Recenti vicende di cronaca hanno sollevato interrogativi sui rischi di una deriva autoritaria nel paese. I fatti vanno collocati in un’Europa scossa dal vento populista spinto dalle crisi economiche finanziarie, dal depauperamento dei ceti più deboli e dalla perdita di credibilità delle Istituzioni nazionali e comunitarie.

I risultati delle elezioni europee hanno evidenziato che il vento populista ha soffiato prevalentemente nel nostro paese, facendo emergere una peculiare coincidenza fra l’affermazione elettorale populista, basata sul concetto di volontà delle masse, e i segnali di svolta autoritaria in Italia.

Sul tema gioverebbe a tutti una rilettura di un classico del dopoguerra come “Le origini del totalitarismo” di Hannah Arendt, per comprendere che il fondamento della deriva autoritaria risiede nella massificazione indifferenziata, determinata dal superamento della dialettica sociale fra le classi, e dalla scomparsa del ruolo di mediazione dei corpi intermedi, elementi che costituivano il filtro culturale idoneo ad affrontare i problemi della società moderna.

Tali processi sono deflagrati nella società globale della comunicazione digitale che nelle sue modalità tecnico-espressive impoverisce la coscienza critica sia per l’assenza di una vera dialettica delle idee, sia per la sua incapacità di penetrare nella complessità dello spiegamento del pensiero data dalle nuove tecnologie. Il quadro di fondo è peraltro aggravato dalla facilità di falsificazione e di manipolazione del pensiero.

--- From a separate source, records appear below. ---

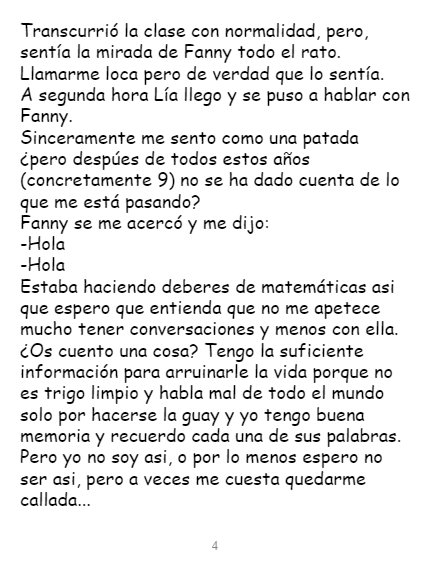 Transcurrió la clase con normalidad, pero, sentía la mirada de Fanny todo el rato. Llamarme loca pero de verdad que lo sentía.
A segunda hora Lía llego y se puso a hablar con Fanny.
Sinceramente me sento como una patada ¿pero despúes de todos estos años (concretamente 9) no se ha dado cuenta de lo que me está pasando?
Fanny se me acercó y me dijo:
-Hola
-Hola
Estaba haciendo deberes de matemáticas asi que espero que entienda que no me apetece mucho tener conversaciones y menos con ella.
¿Os cuento una cosa? Tengo la suficiente información para arruinarle la vida porque no es trigo limpio y habla mal de todo el mundo solo por hacerse la guay y yo tengo buena memoria y recuerdo cada una de sus palabras. Pero yo no soy asi, o por lo menos espero no ser asi, pero a veces me cuesta quedarme callada...

4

Di fronte ai rischi di moderne forme di autoritarismo la resistenza del terzo millennio si deve spostare dal piano politico al terreno culturale. Solo il recupero del ruolo dell’istruzione e della cultura come strumento di critica – con un processo ermeneutico del profondo, come direbbe Habermas – potrebbe consentire di realizzare quel confronto pubblico di idee volto a disoccultare ciò che sta dietro la comunicazione distorta sulla quale si fonda l’élite portatrice delle tendenze totalitarie.